Opinion
Want to keep your local cafe in business? Start paying them $7 a coffee
Rachel Clun
ContributorYesterday, I paid $7 for a cup of coffee. There wasn’t anything special about it, either, it was just an ordinary long black.
That I ordered this coffee in London, where I’m now living, is worth noting. Here, the going price for a coffee generally sits around £3-£4, which converts to about $6.50 in Australia.
Credit: Artwork: Marija Ercegovac
In most European cities, a coffee will set you back roughly €4. Again, that’s the equivalent of about $6.50 and, it has to be said, tastes much better than what’s on offer in Britain. In the US, it’s even steeper, with a latte now costing an average of $US5.50 – about $8.50 in Australia.
Given I’ve spent the better part of the past decade never paying more than $4.50 for the stuff in Australia, you might think I’d find these price hikes maddening. But actually, I don’t have a problem with it. Because here’s the thing: we should all be paying a lot more for our coffees in Australia.
I admit I am slightly biased on this topic because I worked in cafes and as a barista through university, and saw the amount of work that goes into perfectly roasting beans and brewing the best cups of coffee. But that doesn’t change the cold, hard economic breakdown of the situation.
In December, the global commodity price of arabica coffee (the most popular and widely available variety of coffee beans) broke all-time highs, hitting nearly $US3.50 a pound (about $5.50 for roughly 450 grams). Its rise has continued into the new year, with the price exceeding $US4 a pound.
The reasons for these skyrocketing prices is namely climate change. Brazil and Vietnam, which produce about half of the world’s coffee, have been hit with adverse weather conditions (an extended drought in Brazil; heavy rainfalls in Vietnam) that have greatly affected supply and mean prices will probably continue to rise.

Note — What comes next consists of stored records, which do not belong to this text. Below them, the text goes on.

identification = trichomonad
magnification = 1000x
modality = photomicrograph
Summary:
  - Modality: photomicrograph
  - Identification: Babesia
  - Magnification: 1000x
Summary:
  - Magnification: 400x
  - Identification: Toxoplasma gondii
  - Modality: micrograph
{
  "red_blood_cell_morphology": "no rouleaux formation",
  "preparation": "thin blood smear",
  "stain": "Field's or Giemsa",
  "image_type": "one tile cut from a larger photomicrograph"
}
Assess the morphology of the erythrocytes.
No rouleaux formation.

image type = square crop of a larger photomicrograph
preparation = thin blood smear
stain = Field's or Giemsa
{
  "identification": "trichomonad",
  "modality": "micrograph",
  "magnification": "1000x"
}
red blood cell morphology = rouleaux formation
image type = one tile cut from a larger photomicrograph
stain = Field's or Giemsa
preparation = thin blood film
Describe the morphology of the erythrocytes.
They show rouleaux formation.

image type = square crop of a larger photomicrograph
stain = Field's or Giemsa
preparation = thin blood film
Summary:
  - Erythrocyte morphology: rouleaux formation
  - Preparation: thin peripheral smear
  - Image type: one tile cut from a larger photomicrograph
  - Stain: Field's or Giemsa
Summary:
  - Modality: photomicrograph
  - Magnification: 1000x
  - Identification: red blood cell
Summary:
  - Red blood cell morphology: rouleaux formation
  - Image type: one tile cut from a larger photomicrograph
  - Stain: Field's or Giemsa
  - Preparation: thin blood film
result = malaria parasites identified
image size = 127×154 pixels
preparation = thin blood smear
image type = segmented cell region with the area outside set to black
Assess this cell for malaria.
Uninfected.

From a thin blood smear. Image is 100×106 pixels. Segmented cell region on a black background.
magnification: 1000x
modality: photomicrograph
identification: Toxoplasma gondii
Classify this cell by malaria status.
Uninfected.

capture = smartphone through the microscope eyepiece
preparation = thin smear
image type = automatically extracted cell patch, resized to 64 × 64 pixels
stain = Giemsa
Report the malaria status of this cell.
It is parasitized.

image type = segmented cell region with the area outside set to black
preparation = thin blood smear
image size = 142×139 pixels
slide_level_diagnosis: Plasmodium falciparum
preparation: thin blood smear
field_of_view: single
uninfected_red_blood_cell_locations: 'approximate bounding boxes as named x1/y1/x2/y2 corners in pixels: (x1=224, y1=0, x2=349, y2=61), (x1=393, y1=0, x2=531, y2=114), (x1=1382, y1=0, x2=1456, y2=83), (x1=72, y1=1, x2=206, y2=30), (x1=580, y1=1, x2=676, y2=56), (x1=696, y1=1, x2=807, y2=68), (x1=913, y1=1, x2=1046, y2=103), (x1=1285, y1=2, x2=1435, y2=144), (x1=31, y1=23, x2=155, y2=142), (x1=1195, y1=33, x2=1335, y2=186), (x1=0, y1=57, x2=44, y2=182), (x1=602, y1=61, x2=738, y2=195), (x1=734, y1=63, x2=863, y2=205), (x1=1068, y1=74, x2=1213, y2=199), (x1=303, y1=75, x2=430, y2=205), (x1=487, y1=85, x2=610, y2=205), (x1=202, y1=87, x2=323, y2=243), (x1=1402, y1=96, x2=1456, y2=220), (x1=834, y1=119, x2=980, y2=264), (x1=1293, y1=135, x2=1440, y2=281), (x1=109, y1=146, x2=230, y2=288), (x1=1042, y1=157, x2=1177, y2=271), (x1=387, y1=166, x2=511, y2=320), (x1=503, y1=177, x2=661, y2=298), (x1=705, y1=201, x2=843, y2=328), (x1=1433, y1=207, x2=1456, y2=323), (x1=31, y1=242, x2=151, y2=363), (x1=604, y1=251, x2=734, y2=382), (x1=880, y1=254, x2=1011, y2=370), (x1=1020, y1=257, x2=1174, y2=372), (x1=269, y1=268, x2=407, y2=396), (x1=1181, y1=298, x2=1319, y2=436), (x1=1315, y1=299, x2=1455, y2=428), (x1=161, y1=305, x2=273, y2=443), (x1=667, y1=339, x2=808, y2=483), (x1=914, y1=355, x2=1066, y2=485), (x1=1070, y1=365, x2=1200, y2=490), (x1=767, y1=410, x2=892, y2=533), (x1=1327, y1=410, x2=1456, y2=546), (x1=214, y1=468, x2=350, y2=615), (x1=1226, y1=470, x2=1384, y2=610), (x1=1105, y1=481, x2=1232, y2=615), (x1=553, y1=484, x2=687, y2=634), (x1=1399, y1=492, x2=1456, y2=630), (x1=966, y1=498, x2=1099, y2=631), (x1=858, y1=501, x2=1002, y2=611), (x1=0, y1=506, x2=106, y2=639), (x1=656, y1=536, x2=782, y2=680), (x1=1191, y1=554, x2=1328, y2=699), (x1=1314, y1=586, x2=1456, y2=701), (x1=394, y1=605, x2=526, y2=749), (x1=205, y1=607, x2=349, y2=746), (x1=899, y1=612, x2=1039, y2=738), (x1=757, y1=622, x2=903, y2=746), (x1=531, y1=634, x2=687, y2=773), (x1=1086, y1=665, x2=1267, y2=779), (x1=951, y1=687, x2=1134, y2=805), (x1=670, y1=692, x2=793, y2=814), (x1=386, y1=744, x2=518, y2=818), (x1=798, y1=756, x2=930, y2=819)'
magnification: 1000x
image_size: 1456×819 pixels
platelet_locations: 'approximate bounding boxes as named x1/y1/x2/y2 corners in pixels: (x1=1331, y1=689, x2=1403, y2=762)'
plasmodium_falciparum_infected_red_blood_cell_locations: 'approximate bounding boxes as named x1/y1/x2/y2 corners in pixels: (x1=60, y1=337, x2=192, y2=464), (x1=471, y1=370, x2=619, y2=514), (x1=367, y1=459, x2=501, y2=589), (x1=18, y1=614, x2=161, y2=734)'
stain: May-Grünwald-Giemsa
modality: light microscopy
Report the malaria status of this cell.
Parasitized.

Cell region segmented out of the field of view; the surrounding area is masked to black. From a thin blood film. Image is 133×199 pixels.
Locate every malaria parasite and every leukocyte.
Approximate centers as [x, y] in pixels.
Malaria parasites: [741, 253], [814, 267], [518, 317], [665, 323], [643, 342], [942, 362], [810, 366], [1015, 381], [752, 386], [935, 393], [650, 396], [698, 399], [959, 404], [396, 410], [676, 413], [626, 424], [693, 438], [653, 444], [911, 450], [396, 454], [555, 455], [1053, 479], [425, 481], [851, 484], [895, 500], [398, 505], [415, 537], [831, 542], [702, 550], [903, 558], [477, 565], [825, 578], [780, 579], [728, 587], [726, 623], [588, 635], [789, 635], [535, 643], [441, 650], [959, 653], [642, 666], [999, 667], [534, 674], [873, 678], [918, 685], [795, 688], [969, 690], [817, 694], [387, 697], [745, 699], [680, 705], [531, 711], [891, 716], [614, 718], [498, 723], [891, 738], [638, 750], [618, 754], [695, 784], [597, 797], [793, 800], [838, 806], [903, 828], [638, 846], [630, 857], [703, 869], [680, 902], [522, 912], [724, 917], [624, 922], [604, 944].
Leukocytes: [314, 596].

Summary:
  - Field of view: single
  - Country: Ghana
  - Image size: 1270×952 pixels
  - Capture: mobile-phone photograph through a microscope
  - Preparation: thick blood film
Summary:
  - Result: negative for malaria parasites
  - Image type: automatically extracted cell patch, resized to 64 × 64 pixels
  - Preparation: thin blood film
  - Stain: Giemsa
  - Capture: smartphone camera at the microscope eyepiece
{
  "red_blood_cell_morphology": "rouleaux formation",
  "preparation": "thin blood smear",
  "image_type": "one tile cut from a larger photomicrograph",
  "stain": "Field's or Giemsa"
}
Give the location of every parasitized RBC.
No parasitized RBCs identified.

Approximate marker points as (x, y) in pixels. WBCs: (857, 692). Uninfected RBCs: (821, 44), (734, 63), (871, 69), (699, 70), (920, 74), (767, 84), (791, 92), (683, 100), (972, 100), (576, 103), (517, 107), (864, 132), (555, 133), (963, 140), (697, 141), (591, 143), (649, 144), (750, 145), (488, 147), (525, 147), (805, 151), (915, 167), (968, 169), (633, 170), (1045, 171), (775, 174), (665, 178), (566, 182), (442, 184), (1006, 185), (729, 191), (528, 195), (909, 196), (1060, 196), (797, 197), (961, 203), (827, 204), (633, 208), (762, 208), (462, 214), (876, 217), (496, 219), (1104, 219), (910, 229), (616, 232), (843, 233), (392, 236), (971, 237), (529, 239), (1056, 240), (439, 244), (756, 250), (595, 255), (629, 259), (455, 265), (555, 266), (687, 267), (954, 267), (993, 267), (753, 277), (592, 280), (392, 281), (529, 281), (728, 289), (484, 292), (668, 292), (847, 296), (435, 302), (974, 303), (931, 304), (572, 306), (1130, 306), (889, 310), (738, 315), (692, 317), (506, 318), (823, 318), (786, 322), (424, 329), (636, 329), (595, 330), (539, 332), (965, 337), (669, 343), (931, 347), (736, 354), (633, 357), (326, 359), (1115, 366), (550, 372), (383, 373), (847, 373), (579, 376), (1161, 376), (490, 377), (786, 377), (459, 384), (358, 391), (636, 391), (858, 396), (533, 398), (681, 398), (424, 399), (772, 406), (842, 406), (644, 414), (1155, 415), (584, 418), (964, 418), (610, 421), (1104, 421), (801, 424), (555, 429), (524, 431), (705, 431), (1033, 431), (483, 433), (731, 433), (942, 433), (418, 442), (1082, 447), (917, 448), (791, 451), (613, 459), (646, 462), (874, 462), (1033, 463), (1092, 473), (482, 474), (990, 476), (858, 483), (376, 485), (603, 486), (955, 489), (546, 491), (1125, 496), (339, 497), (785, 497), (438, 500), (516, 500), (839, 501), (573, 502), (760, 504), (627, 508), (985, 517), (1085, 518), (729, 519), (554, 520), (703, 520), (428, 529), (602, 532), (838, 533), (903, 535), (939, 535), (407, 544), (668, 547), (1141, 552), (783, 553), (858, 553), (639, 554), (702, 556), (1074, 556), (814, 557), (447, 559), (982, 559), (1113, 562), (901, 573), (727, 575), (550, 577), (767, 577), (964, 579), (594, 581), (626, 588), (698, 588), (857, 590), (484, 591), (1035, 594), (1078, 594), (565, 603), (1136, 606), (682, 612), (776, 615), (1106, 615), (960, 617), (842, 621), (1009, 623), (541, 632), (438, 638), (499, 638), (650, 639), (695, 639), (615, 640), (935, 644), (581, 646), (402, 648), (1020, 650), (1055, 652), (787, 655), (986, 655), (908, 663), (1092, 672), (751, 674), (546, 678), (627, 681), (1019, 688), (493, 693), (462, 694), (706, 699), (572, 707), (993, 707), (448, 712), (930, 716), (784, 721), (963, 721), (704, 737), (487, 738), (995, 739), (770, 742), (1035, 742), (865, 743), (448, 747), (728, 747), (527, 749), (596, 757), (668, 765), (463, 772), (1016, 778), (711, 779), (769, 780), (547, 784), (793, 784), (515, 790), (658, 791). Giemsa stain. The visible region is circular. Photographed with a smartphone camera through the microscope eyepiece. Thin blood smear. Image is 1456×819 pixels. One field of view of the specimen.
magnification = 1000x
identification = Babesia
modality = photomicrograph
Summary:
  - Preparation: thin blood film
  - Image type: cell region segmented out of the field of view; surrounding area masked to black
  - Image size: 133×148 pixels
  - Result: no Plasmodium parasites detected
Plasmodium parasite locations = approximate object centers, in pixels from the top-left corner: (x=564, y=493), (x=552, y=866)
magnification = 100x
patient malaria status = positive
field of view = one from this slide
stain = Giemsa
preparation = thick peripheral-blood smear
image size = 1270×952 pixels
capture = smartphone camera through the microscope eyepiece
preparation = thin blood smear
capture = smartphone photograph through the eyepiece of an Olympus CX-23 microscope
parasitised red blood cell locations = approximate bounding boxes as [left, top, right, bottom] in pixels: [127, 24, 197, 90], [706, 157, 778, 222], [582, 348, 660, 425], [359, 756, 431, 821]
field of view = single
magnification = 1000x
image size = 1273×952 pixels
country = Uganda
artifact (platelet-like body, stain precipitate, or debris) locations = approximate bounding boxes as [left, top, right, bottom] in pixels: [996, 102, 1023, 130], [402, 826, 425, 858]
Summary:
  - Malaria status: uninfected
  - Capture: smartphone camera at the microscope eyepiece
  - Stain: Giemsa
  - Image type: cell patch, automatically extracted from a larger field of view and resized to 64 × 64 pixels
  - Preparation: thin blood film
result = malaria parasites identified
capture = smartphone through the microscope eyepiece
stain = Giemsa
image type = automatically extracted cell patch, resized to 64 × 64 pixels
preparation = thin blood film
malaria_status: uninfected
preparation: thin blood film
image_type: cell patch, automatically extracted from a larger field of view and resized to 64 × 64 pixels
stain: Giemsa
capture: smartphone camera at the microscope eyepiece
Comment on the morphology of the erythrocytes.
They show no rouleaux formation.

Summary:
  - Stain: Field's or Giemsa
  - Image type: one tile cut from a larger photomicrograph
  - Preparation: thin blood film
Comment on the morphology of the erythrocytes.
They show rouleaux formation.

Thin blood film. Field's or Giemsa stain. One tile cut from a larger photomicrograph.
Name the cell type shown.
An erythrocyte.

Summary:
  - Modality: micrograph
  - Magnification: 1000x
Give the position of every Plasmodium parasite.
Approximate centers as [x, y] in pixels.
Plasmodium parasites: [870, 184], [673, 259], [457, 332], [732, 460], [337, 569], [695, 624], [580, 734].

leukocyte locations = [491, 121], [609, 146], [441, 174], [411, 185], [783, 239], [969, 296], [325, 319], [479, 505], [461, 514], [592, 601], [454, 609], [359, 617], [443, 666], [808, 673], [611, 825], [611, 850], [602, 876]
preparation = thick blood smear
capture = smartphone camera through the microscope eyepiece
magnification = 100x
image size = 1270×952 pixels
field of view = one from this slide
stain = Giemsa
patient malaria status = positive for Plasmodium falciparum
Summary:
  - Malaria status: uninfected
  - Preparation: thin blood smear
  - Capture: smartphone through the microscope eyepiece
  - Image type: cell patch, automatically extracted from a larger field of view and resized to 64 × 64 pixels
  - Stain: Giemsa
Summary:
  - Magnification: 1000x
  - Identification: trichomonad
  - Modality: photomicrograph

Another issue in the rising cost of serving up a cuppa is the Aussie dollar. With coffee traded in US dollars, a weaker local dollar means that buying beans costs businesses more than it did a couple of years ago. And all of this is before the coffee is shipped to Australia, roasted by an expert team, packed, delivered to cafes and transferred to a cup.
Understandably, the continued rise in bean prices has worried roasters and cafe owners alike. One friend who works in wholesale speciality coffee told me recently that her company has put up the price of their roasted beans by $2 a kilo because they simply can no longer continue to absorb the rising cost.
Last year, speciality roasters Pablo and Rusty broke the issue down into costs, noting wages were one of the biggest factors in coffee prices, followed by rent, milk, the coffee itself, then GST, operating expenses and equipment. And as bean prices have climbed dramatically, so too have commercial rents, utility prices and the price of milk.
Australians have been paying much more for everyday essentials for some time now. But for some reason, when that’s extended to a cup of coffee, we freak out.
As my friend explained, their $2 price hike on beans would translate to less than 20¢ a cup per customer, and would more than cover the cost of increased wholesale prices. But cafes are reluctant to push prices and risk losing customers in the process.
Assuming you buy one coffee a day, over the space of a week, a 20¢ price rise would set customers back an extra $1.40 a week. That’s chump change compared with other price rises, but would make a huge positive impact all the way through the supply chain.
Yet there’s something in our psychology that bristles when you see a coffee priced at $6, $6.50 or even $7. Suddenly, something most of us consider to be an everyday essential becomes a luxury when it hits a certain price. And this is precisely what cafe owners and workers are worried about. What’s more, making coffee at home is a growing coffee category, and has been since COVID-19 lockdowns, meaning some cafes are feeling a small retreat in demand.
Australians love the cafe experience; it’s an ingrained part of our culture. That our comparatively cheap coffee prices don’t match up with how they have changed around the world isn’t a sign that we’re somehow lucky the cost of living hasn’t touched this one item, it’s a sign that small businesses are struggling and too scared to say so.
If you want to keep the lights on at your local cafe, and enjoy our world-class coffee, it’s time to suck it up and pay more, even if that is as little as 20¢ or as much as $2 extra.
Rachel Clun is a former economics correspondent for The Age and The Sydney Morning Herald.